A decisão já era esperada pelo governo brasileiro, liderado pelo presidente Luiz Inácio Lula da Silva (PT), que agora avalia como responder à nova imposição, incluindo a possibilidade de medidas de reciprocidade.
Investigação comercial e suas implicações
A tarifa foi proposta em 1º de junho de 2026, após a conclusão de uma investigação da Seção 301, que identificou práticas comerciais consideradas injustas por parte do Brasil. O USTR destacou que a medida é uma resposta a políticas que favorecem o sistema de pagamentos Pix, colocando empresas norte-americanas em desvantagem.
Entre os temas abordados na investigação estão o comércio digital, tarifas preferenciais, combate à corrupção, proteção à propriedade intelectual e o acesso ao mercado de etanol. O USTR argumenta que as políticas públicas brasileiras criam um ambiente desleal para as empresas dos EUA.
Processo de audiência pública
Em 6 e 7 de julho, o USTR realizou uma audiência pública sobre a proposta de tarifas. O governo brasileiro optou por não enviar representantes, e a única presença foi de funcionários da Embaixada do Brasil em Washington, que atuaram como observadores. O senador Flávio Bolsonaro (PL) participou no segundo dia, mas sua contribuição não alterou a decisão do USTR.

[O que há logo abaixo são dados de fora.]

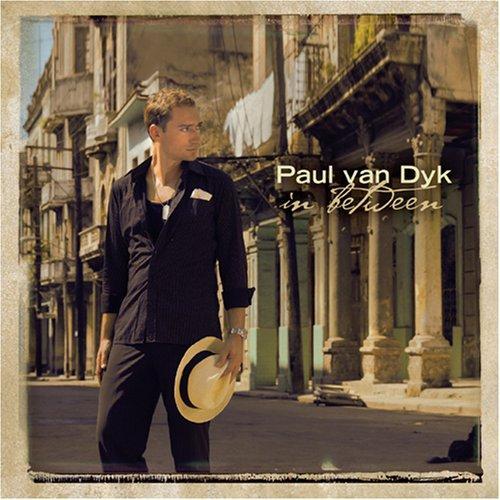 СD-диск PAUL VAN DYK - In Between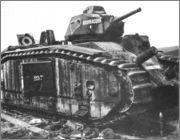 Камуфляж французских танков B1  и B1 bis Char_B_1_bis_89_Bourrasque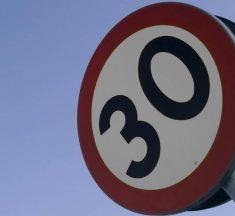 Cambian los límites de velocidad en las calles
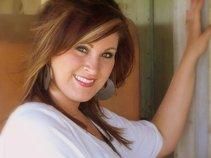 Rachel McDowell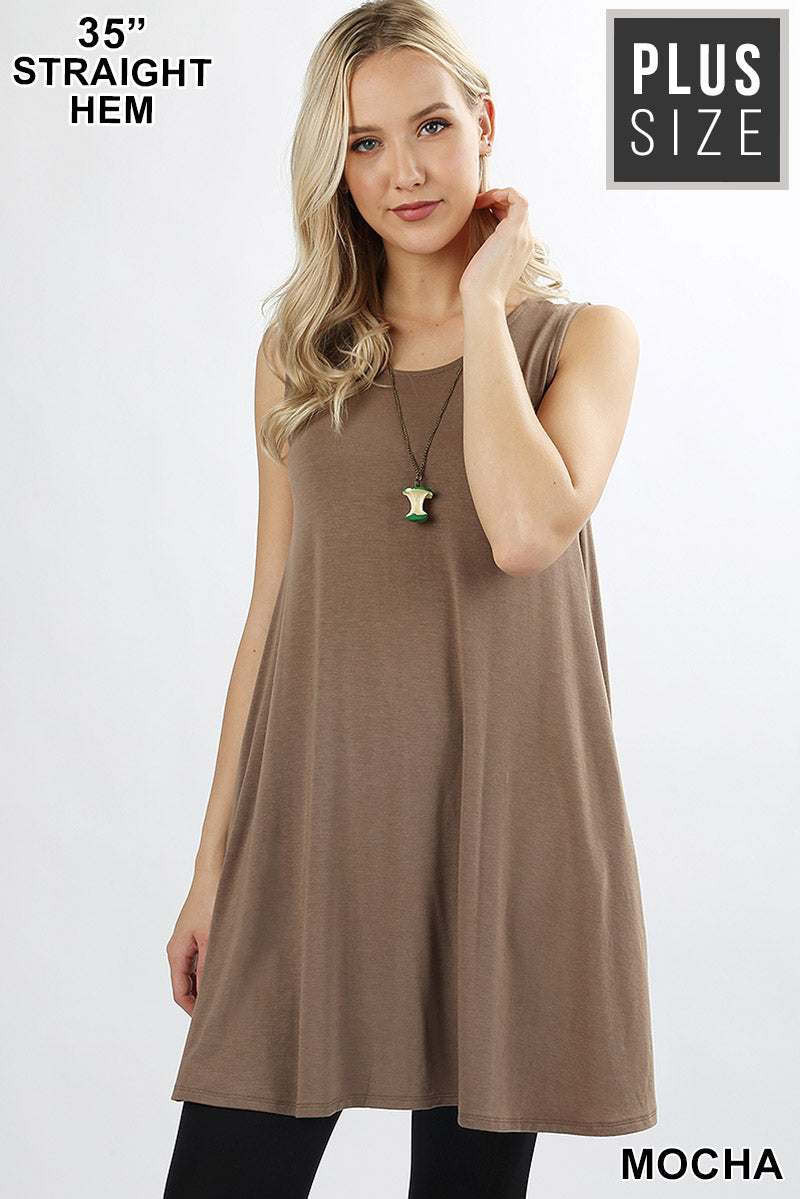 b860635c7fd PLUS ROUND NECK SLEEVELESS TUNIC WITH SIDE POCKETS - Zenana Outfitters
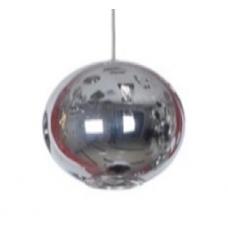 Подвесной потолочный светильник SFERA C-CH Хром 3 3000 AD13012-1L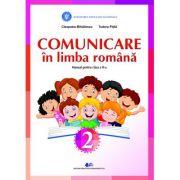 COMUNICARE ÎN LIMBA ROMÂNĂ - Manual pentru clasa a II-a-TUDORA PITILA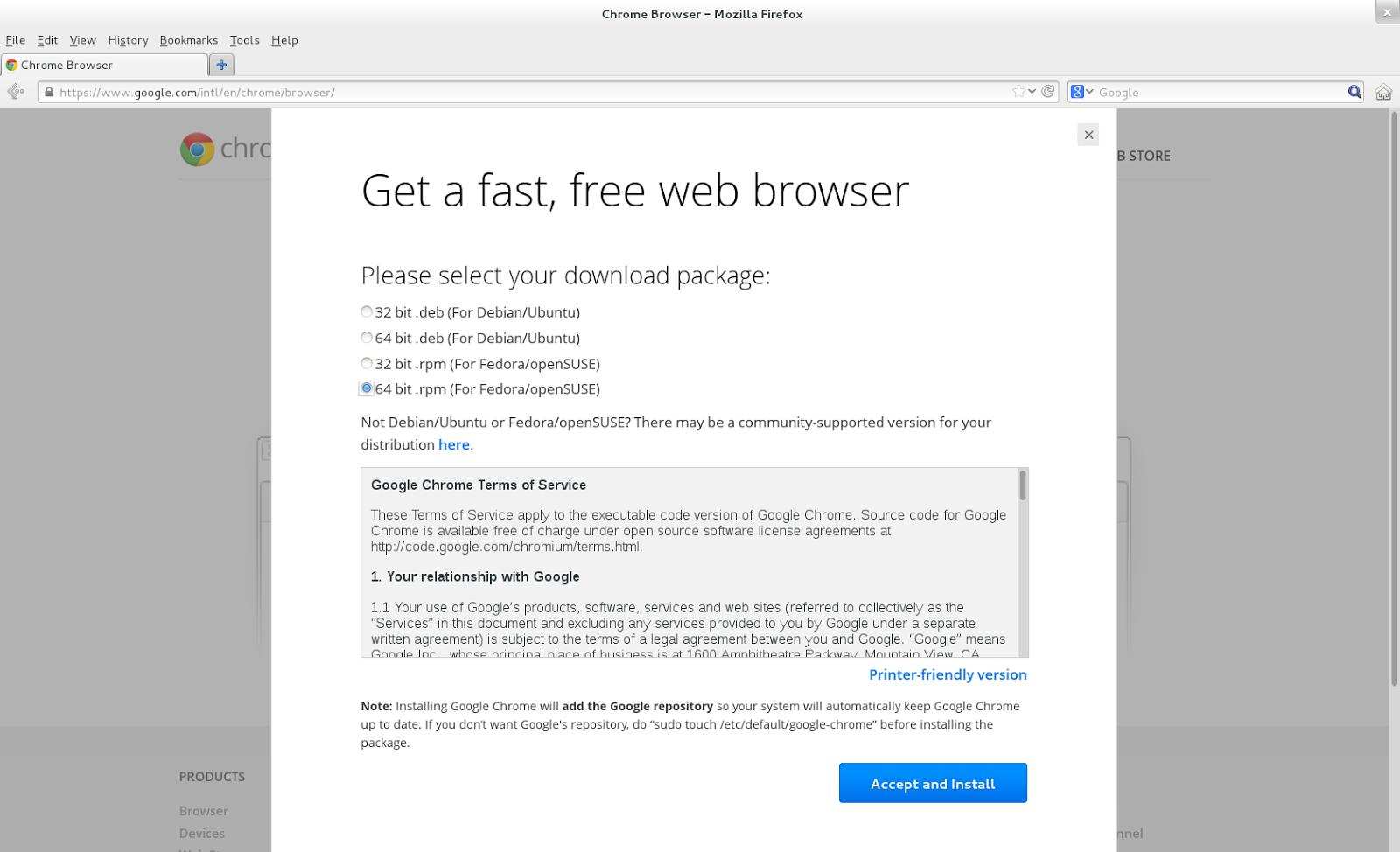 TechnoZeal: Install Google Chrome on Fedora 18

Histórico das tarifas e suas consequências
As tarifas iniciais foram impostas em 2 de abril de 2025, com uma taxa de 10% aplicada a 125 países, incluindo o Brasil. A medida visava reduzir o déficit comercial dos EUA e afetou um total de 185 nações. Em novembro de 2025, o governo americano revogou tarifas sobre alguns produtos agrícolas brasileiros, mas manteve uma taxa adicional de 40% sobre outros itens.
Em fevereiro de 2026, a Suprema Corte dos EUA declarou ilegais as tarifas globais impostas anteriormente, levando o presidente a assinar um decreto que estabeleceu uma tarifa global de 10% a todos os países.